Data lines:
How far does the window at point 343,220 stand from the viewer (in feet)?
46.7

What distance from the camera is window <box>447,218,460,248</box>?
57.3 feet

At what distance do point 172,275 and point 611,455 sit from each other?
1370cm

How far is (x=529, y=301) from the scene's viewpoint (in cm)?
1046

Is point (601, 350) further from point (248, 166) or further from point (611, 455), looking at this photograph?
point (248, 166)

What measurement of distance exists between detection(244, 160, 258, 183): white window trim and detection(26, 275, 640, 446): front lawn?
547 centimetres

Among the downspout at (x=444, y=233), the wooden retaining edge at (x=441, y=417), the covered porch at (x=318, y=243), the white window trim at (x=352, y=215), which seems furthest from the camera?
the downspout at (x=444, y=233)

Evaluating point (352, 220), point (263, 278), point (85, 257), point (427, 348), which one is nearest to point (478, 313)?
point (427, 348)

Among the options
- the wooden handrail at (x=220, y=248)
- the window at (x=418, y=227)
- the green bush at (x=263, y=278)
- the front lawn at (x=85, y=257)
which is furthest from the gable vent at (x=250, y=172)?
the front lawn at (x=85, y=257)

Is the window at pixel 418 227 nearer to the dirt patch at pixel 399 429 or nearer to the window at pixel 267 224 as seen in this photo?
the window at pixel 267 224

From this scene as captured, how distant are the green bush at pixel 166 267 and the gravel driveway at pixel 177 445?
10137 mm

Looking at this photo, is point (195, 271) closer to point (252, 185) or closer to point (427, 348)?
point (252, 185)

What you should do: Write out all the entries above again, keeping every word, number, and mark unchanged.

Full solution:
How far does the window at point 343,220 stand from the viewer (in feet)?
46.7

What distance from the camera is window <box>447,218,460,248</box>?
57.3 feet

At what distance do point 172,275 and point 611,455 sit from each other?
1370cm

How far is (x=529, y=301) from the scene's viewpoint (in cm)?
1046

Is point (601, 350) further from point (248, 166) or further from point (611, 455), looking at this photograph?
point (248, 166)

What measurement of distance exists between detection(244, 160, 258, 183): white window trim and detection(26, 275, 640, 446): front lawn?
547 centimetres

Among the downspout at (x=444, y=233), the wooden retaining edge at (x=441, y=417), the covered porch at (x=318, y=243), the white window trim at (x=352, y=215), which seems furthest from the camera?
the downspout at (x=444, y=233)

Evaluating point (352, 220), point (263, 278), point (85, 257), point (427, 348), which one is nearest to point (478, 313)?
point (427, 348)

Among the options
- the wooden handrail at (x=220, y=248)
- the window at (x=418, y=227)
- the green bush at (x=263, y=278)
- the front lawn at (x=85, y=257)
which is furthest from the gable vent at (x=250, y=172)?
the front lawn at (x=85, y=257)

Is the window at pixel 418 227 nearer to the dirt patch at pixel 399 429 or nearer to the window at pixel 267 224 as seen in this photo?
the window at pixel 267 224

From this scene as captured, how distant are the green bush at pixel 166 267 and the gravel driveway at pixel 177 445?
10137 mm

Looking at this photo, is point (195, 271) closer to point (252, 185) or closer to point (427, 348)?
point (252, 185)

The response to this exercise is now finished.